Kamis, Oktober 16, 2025
spot_img

Sebuah Catatan Keadilan dan Pembelaan Hak Masyarakat di Lubuk Mandarsyah Tebo

*Oleh : Dr Noviardi Ferzi 

Konflik akibat sengketa sumber daya alam di Desa Lubuk Mandarsyah, Jambi, yang melibatkan PT. Wirakarya Sakti (WKS), anak perusahaan APP Sinar Mas, kembali menjadi sorotan publik.

Berita terbaru pada 24 Juni 2025 menunjukkan bahwa masyarakat setempat masih berjuang menghadapi intimidasi, penggusuran lahan, dan pengabaian hak-hak mereka. Situasi ini menjadi ironis karena operasi perusahaan tetap berjalan lancar di tengah ketegangan yang belum mereda, seolah konflik sosial hanyalah gangguan kecil yang tak berarti.

Keadaan di Lubuk Mandarsyah ini mencerminkan ketidakseimbangan kekuasaan yang nyata antara korporasi besar dan masyarakat lokal, sebuah isu yang telah lama menjadi perhatian akademisi dan aktivis.

Konflik agraria seperti yang terjadi di sana, seringkali berakar pada perebutan sumber daya alam dan kegagalan negara dalam melindungi hak-hak tradisional masyarakat, sebagaimana dijelaskan oleh Li (2014).

Masyarakat adat dan lokal, yang bergantung pada hutan dan lahan untuk kelangsungan hidup mereka, sering kali menjadi korban pembangunan yang mengatasnamakan kemajuan ekonomi.

Jaringan organisasi masyarakat sipil, termasuk Wahana Lingkungan Hidup Indonesia (WALHI) Jambi, dengan tegas menolak proses Forest Stewardship Council (FSC) Remedy Framework yang akan dijalankan oleh APP Sinar Mas.

Mereka mendesak FSC untuk tidak memproses pengajuan tersebut sebelum seluruh persoalan dan pelanggaran di wilayah konsesi PT. WKS diselesaikan secara adil.

Desakan ini bukan sekadar protes, melainkan penegasan prinsip-prinsip keadilan dan keberlanjutan yang seharusnya menjadi pijakan bagi setiap entitas bisnis dan lembaga sertifikasi.

Sebagai organisasi internasional yang mempromosikan pengelolaan hutan yang bertanggung jawab, FSC memiliki kebijakan dan prinsip yang jelas, termasuk Policy for Association (PfA) yang melarang keras pelanggaran hak-hak tradisional dan hak asasi manusia dalam sektor kehutanan.

Namun, kasus Lubuk Mandarsyah mengindikasikan adanya pelanggaran terhadap dua prinsip utama FSC: pengakuan dan penghormatan terhadap hak masyarakat lokal dan adat secara terbuka, setara, dan adil, serta penyelesaian konflik secara bertanggung jawab tanpa kekerasan.

Pelanggaran terhadap hak-hak masyarakat lokal dalam konteks konsesi lahan telah banyak didokumentasikan.

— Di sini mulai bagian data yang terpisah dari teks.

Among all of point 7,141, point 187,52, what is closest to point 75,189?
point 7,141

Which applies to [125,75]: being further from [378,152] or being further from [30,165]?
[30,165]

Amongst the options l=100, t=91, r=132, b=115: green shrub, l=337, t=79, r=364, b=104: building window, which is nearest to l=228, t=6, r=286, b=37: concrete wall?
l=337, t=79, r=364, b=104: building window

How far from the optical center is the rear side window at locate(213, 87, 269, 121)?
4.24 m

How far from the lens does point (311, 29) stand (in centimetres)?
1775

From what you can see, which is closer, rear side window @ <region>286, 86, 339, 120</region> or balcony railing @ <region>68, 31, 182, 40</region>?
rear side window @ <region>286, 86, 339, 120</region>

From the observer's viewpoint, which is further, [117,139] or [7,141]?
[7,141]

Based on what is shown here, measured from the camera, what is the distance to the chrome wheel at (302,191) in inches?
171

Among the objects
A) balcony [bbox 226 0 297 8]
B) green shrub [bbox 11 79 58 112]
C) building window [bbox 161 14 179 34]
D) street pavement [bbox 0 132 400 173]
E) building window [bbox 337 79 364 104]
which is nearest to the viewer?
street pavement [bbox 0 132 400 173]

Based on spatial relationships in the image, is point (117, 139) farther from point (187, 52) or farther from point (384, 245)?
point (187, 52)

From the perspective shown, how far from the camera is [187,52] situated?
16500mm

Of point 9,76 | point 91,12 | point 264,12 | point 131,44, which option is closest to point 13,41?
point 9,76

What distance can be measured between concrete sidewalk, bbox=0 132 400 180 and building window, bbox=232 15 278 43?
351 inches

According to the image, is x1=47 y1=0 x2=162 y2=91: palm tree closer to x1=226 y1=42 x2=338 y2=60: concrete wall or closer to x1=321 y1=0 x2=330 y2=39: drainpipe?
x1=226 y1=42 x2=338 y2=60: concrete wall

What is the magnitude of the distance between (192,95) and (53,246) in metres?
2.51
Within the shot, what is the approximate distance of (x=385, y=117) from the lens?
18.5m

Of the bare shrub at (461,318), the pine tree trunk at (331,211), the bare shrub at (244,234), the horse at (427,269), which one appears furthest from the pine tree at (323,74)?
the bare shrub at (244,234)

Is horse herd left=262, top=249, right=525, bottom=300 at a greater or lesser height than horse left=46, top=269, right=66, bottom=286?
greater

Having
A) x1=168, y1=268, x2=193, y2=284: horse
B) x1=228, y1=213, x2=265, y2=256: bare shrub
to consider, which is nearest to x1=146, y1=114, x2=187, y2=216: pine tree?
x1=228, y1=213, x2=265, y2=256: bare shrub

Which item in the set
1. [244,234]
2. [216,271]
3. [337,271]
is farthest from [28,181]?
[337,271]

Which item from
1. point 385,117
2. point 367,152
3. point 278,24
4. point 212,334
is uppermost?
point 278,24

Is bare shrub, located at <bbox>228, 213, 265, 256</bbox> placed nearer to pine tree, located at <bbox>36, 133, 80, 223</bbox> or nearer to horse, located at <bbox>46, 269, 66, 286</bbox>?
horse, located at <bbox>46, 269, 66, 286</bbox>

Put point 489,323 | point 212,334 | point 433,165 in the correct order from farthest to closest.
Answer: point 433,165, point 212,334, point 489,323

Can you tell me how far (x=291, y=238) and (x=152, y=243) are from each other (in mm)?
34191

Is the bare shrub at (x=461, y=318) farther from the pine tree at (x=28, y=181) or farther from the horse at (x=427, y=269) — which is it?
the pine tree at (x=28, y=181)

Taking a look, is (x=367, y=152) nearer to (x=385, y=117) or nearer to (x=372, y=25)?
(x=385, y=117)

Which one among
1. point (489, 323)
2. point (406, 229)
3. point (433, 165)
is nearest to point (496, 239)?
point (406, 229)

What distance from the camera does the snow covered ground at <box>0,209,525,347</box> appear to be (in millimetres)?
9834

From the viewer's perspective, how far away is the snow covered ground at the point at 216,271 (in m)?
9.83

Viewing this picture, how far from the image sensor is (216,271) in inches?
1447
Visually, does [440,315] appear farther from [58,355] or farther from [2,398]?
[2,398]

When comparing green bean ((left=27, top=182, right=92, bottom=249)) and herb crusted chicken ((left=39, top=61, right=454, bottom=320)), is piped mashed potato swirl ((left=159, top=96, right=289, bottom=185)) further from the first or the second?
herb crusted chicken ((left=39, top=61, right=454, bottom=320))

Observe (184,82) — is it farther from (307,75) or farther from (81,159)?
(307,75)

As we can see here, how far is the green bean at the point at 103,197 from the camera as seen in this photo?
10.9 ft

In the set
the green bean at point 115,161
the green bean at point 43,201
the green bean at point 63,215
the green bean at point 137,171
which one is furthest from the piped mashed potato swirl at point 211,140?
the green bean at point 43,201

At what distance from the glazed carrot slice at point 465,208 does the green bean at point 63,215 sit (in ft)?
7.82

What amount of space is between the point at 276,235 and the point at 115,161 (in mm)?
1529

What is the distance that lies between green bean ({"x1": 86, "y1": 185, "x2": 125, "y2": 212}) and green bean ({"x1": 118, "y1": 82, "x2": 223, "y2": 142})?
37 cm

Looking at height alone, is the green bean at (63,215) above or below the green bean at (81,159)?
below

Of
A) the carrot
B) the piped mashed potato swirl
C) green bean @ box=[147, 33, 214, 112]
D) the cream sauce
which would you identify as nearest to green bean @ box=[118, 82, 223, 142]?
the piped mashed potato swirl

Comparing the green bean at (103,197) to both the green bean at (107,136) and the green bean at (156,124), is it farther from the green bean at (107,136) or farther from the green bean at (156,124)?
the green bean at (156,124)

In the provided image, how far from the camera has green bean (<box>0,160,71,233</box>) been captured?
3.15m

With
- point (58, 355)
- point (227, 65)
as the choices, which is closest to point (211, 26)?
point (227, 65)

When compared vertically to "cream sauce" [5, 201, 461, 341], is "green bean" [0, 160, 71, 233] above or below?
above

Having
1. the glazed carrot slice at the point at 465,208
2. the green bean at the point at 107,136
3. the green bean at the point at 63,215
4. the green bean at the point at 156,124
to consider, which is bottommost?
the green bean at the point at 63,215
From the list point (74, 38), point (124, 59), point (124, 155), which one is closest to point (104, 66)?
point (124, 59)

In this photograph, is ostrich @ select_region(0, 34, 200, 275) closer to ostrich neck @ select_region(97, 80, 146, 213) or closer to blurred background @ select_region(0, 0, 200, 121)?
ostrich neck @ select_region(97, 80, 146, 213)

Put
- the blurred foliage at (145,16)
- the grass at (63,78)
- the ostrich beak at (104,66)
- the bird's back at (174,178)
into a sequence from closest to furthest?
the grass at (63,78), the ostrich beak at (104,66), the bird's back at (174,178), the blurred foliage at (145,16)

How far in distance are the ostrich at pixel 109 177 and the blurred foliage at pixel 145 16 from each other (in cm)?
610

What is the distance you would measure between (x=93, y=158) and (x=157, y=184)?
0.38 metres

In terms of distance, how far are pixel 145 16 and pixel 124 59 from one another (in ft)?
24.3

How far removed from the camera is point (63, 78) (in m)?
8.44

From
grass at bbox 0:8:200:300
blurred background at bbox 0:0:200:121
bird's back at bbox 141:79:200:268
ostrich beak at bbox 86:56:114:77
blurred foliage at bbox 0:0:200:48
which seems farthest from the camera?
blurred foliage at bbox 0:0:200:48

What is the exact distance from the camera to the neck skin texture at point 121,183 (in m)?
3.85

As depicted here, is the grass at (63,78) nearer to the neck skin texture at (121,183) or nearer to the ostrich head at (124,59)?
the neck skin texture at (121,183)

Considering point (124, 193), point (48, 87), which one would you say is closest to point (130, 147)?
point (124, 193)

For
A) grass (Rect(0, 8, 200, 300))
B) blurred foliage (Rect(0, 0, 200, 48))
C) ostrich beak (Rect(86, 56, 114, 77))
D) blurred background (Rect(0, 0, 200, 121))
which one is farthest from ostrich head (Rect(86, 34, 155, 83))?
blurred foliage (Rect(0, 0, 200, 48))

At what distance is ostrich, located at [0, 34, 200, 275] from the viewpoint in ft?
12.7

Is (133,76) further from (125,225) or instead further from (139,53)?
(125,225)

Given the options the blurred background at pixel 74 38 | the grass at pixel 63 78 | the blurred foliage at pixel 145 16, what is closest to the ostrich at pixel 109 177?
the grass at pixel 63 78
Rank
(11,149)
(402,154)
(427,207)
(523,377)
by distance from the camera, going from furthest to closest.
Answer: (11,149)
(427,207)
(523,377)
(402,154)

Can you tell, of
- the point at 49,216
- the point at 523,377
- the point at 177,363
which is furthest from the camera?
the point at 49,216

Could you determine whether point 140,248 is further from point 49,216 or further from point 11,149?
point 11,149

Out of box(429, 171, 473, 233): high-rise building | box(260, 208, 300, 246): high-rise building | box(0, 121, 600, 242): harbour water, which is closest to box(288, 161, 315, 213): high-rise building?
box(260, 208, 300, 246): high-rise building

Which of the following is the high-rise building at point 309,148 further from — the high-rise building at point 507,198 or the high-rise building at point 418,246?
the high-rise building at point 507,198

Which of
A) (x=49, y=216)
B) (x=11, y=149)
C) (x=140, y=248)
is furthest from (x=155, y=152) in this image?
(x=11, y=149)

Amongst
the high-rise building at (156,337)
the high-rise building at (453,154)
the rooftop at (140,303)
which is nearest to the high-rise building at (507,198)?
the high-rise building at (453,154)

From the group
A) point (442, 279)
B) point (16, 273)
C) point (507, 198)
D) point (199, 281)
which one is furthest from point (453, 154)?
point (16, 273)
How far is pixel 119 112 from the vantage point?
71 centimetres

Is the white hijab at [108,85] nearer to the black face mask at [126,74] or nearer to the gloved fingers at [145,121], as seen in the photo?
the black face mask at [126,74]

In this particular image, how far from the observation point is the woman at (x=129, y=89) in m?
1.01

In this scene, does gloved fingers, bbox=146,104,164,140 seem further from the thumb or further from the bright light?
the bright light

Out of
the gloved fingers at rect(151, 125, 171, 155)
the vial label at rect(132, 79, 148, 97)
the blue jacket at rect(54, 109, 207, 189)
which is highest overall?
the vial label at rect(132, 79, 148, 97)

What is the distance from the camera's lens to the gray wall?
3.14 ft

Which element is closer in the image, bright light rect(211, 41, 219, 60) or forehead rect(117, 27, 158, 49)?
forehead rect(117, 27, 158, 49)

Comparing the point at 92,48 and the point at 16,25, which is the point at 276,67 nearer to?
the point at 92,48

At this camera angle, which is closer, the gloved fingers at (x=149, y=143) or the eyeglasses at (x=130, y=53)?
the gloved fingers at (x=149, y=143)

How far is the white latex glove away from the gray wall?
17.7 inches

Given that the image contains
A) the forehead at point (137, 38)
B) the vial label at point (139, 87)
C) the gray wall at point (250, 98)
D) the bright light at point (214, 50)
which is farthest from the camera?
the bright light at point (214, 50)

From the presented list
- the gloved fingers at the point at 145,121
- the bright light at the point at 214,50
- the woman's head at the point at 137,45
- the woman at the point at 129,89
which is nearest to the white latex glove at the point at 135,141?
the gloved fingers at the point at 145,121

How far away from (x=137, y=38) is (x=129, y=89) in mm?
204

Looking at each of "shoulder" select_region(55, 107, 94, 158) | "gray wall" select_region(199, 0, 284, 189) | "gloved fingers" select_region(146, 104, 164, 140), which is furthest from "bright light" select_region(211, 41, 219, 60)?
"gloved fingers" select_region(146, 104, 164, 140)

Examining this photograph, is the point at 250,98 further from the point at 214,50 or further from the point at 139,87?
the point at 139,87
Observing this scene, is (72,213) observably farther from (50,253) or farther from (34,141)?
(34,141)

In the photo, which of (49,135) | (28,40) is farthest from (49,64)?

Scott (1976), dalam karyanya “The Moral Economy of the Peasant”, menyoroti bagaimana masyarakat petani seringkali memiliki “ekonomi moral” yang menuntut jaminan hidup dasar dan menentang segala bentuk eksploitasi yang mengancam mata pencarian mereka.

Dalam konteks Lubuk Mandarsyah, penggusuran lahan dan kebun oleh PT. WKS secara langsung mengancam ekonomi moral dan keberlangsungan hidup masyarakat.

Lebih lanjut, absennya penyelesaian konflik yang adil dan tanpa kekerasan merupakan indikator kegagalan sistemik. Collier (2007) dalam “The Bottom Billion” menjelaskan bahwa konflik sumber daya alam seringkali diperparah oleh tata kelola yang buruk dan lemahnya penegakan hukum, yang pada akhirnya merugikan kelompok-kelompok rentan.

Laporan dari Komisi Nasional Hak Asasi Manusia (Komnas HAM) Indonesia juga sering mencatat tingginya kasus pelanggaran HAM terkait konflik agraria, di mana masyarakat adat dan lokal menjadi pihak yang paling rentan (Komnas HAM, 2023).

Jika FSC tetap melanjutkan proses Remedy Framework tanpa memastikan penyelesaian konflik yang komprehensif, hal ini dapat diinterpretasikan sebagai legitimasi terhadap praktik-praktik yang mengabaikan hak-hak masyarakat, yang pada akhirnya akan merusak kredibilitas FSC sendiri sebagai lembaga sertifikasi yang bertanggung jawab dan berintegritas.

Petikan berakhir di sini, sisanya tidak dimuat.